Along the Potomac, which crosses the Atlantic coast of the United States, tourist boats have returned, some sports enthusiasts venture out on paddleboards, defying the current of the still murky but no longer foul-smelling waters. Many people are once again enjoying the riverbanks around the Lincoln Memorial in Washington, D.C. Social media is abuzz with photos of bald eagles, bottlenose dolphins, and whales near the river’s mouth, celebrating the return of colonies absent for decades. Like a postcard from another time, the Nation’s River seems to be coming back to life after a long, arduous journey due to pollution.
The Potomac River is rich in American history. It originates from two branches in the highlands of West Virginia and flows for 405 miles (652 km) until it reaches the Chesapeake Bay, passing through Washington, D.C., and marking the border between Virginia and Maryland for the rest of its journey to the sea. It is the fourth-largest river along the Atlantic coast and the 21st largest in the United States. According to the Census, over 5 million people live within its watershed. Its official name, dating back to 1930, is derived from the Patawomeke tribe, Native Americans who inhabited the region since pre-colonial times.
From Washington to Johnson, the Potomac’s gradual worsening
Designated as the Nation’s River for being chosen in 1790 as the location to build the capital and government of the United States by the first President George Washington, who was born and raised in those valleys, the nation’s river experienced significantly worse moments in the centuries that followed. Washington, according to the White House archives, wrote in 1793, commenting on his property in that area, that “no estate in the United States is more pleasantly situated than this. It lies in a high dry country 300 miles by water from the sea and, as you will see by the plan, on one of the finest rivers in the world.” President Lyndon Johnson declared the Potomac a “national disgrace” in 1965.
“Two hundred years ago George Washington used to stand on his lawn down here at Mount Vernon and look on a river that was clean and sweet and pure. In our own century President Theodore Roosevelt used to go swimming in the Potomac. But today the Potomac is a river of decaying sewage and rotten algae,” Johnson added, sounding the alarm to the legislators of the time who, in 1972, under President Nixon’s administration, passed the famous Clean Water Act, the primary law in the United States to prevent and resolve water pollution, effectively the country’s first major environmental law.

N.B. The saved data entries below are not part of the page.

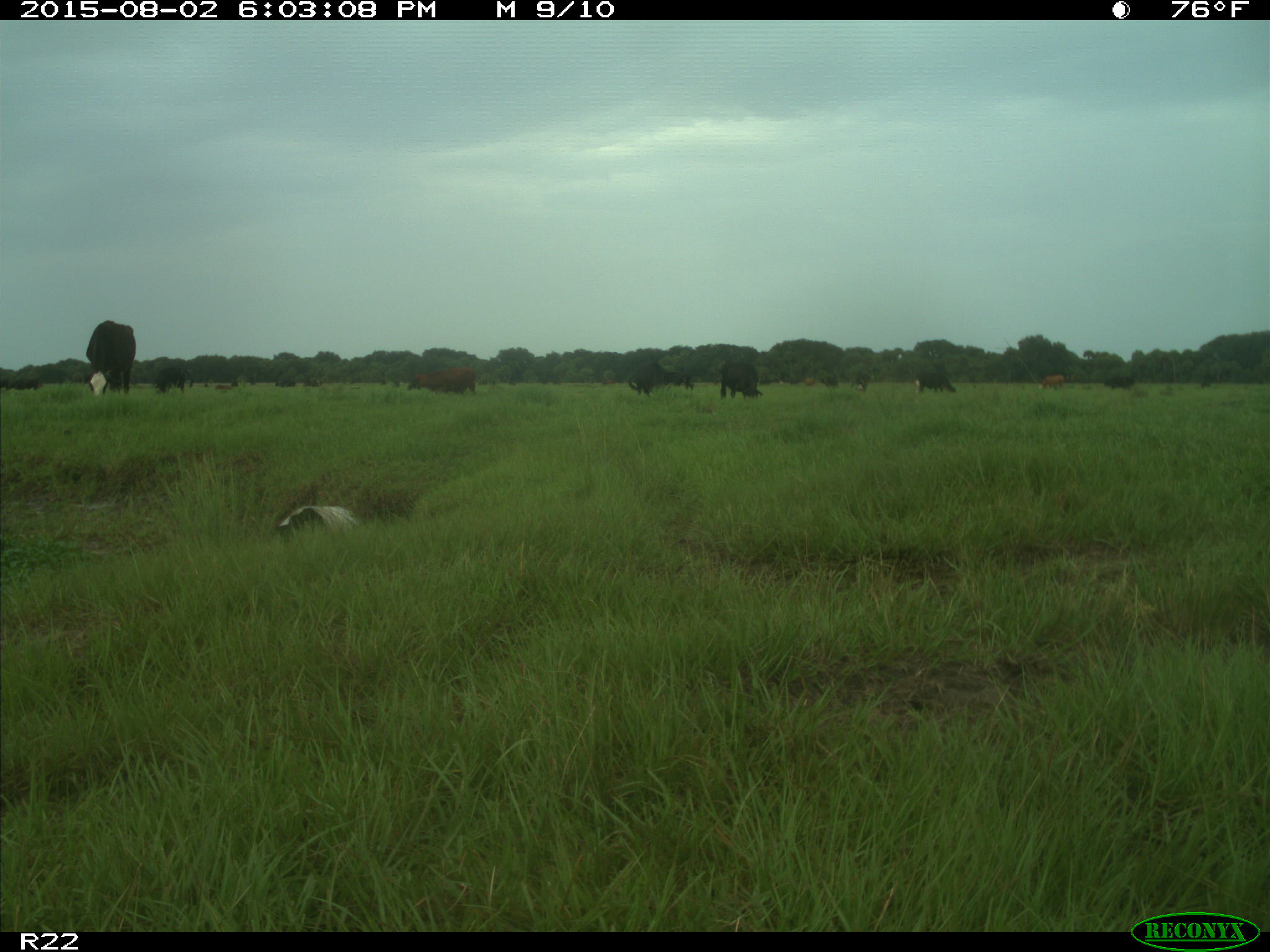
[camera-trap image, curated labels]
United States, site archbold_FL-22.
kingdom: Animalia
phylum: Chordata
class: Mammalia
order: Artiodactyla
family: Bovidae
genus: Bos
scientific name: Bos taurus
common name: domestic cow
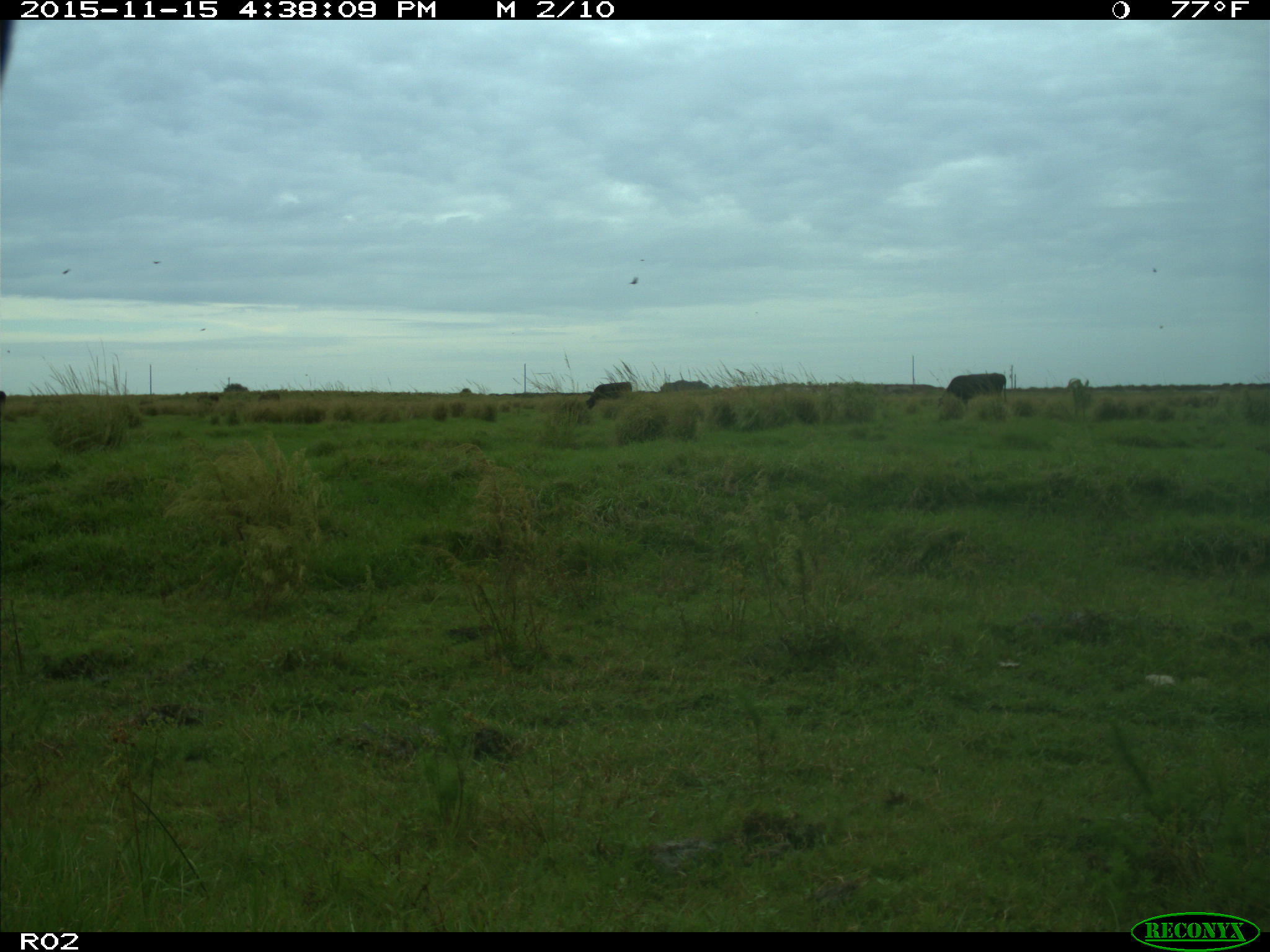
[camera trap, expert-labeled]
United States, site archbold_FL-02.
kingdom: Animalia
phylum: Chordata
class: Mammalia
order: Artiodactyla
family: Bovidae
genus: Bos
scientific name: Bos taurus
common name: domestic cow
Bos taurus (domestic cow).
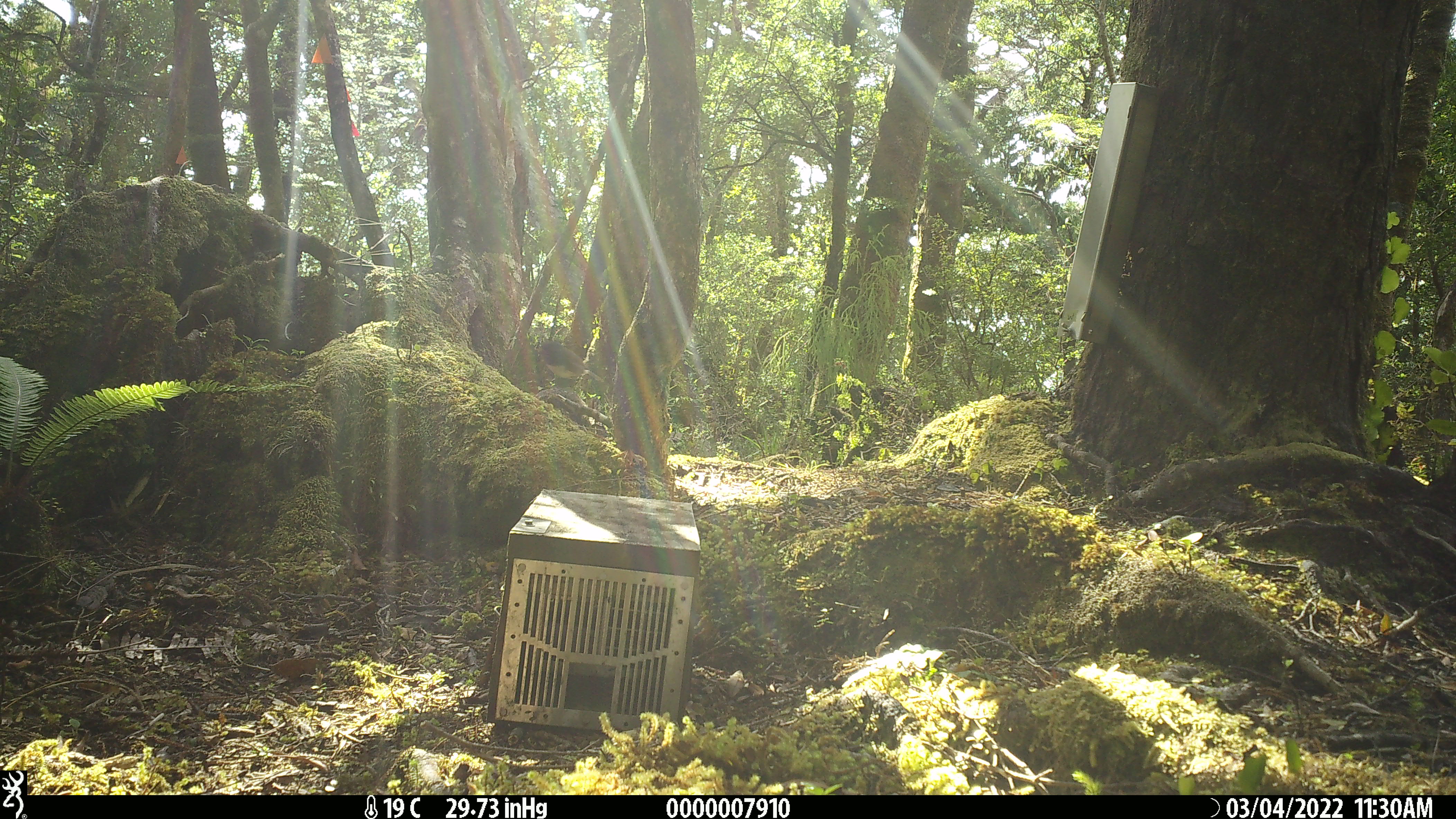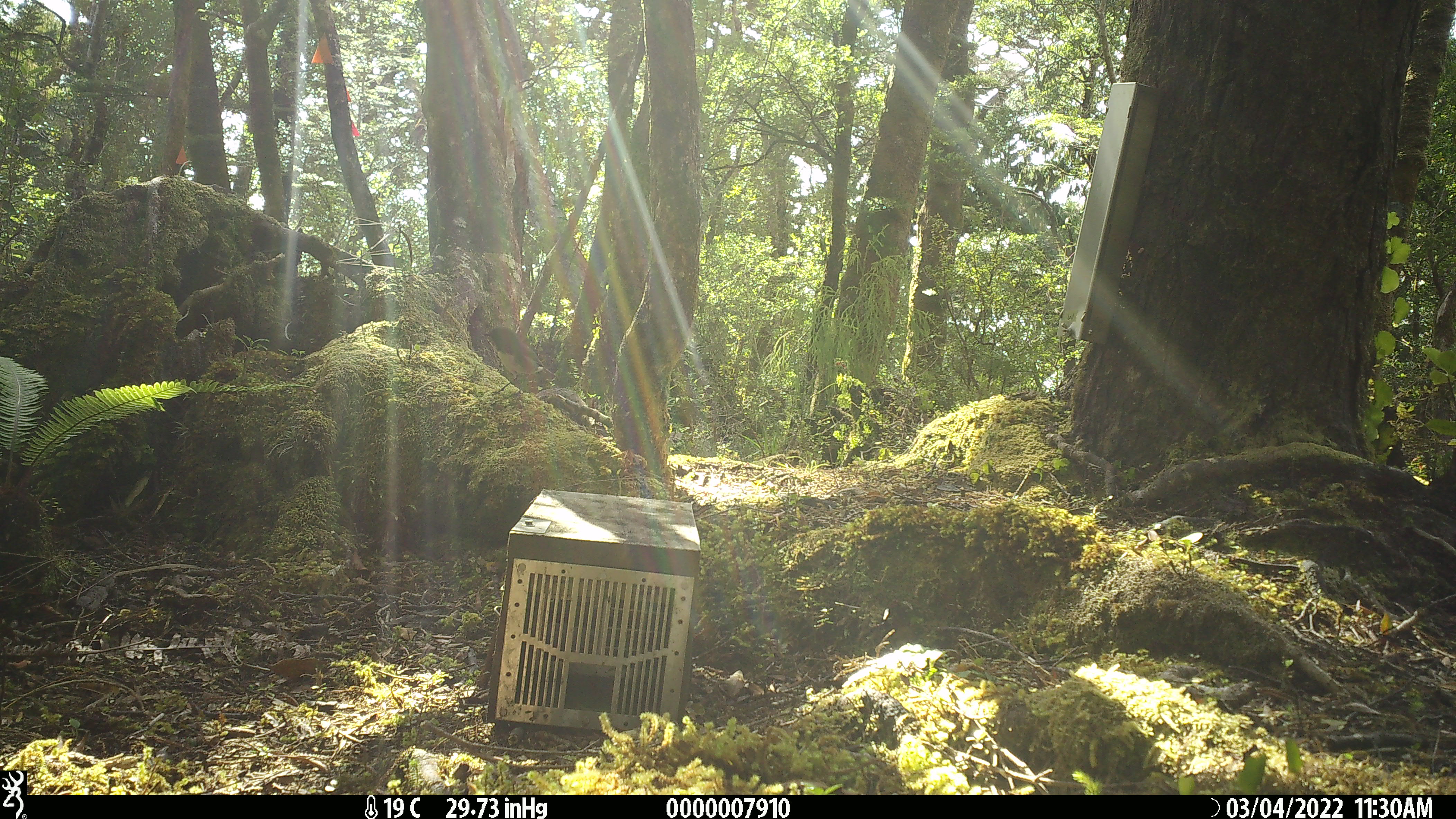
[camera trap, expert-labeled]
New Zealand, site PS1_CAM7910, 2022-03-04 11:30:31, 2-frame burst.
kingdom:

In the following 50 years, the river was declared unfit and prohibited for swimming, fishing, or other recreational activities along its banks. It was deemed a real health hazard, with toxicity levels exceeding limits, far from being used as a source of drinking water by residents. The Potomac was devastated by decades of nitrogen, phosphorus, sediment, and harmful bacteria, exacerbated by periodic heavy rains that cause its tributaries, such as the Anacostia River, to overflow with sewage.
The new course of the Clean River Project DC
The efforts of state and federal administrations led, a few years ago, to the decisive launch of the Clean River Project DC, which involved important construction companies, including Webuild through its American subsidiary The Lane Construction Corporation. The project, which is expected to be completed by 2030 but has already achieved significant milestones, aims to reduce sewage overflow and capture and clean stormwater before it reaches the Potomac, Anacostia, and Rock Creek rivers.
Within the Clean River program, the Anacostia River Tunnel project, entrusted to Webuild-Lane, was completed at the end of 2017. The tunnel, which immediately entered service as a primary component of the long-term control plan, has already helped increase the capacity of the District of Columbia’s sewer system. Immediate benefits have been observed in the waters of the Anacostia, where swimming bans were lifted in July of this year.
Another essential component of the program, if not the most important, is the Northeast Boundary Tunnel (NEBT), conceived as a long-term solution recommended by the municipal task force to prevent flooding. It is a large and deep sewer tunnel that will increase the wastewater system’s capacity in the District. It will also contribute to improving the water quality of the Anacostia and Potomac rivers. Constructed between 50 and 160 feet (15-48 meters) underground, it will run for 27,000 feet (8.3 km) beneath the streets of the capital. Excavation was completed in April 2020, and it is expected to become operational in September of this year.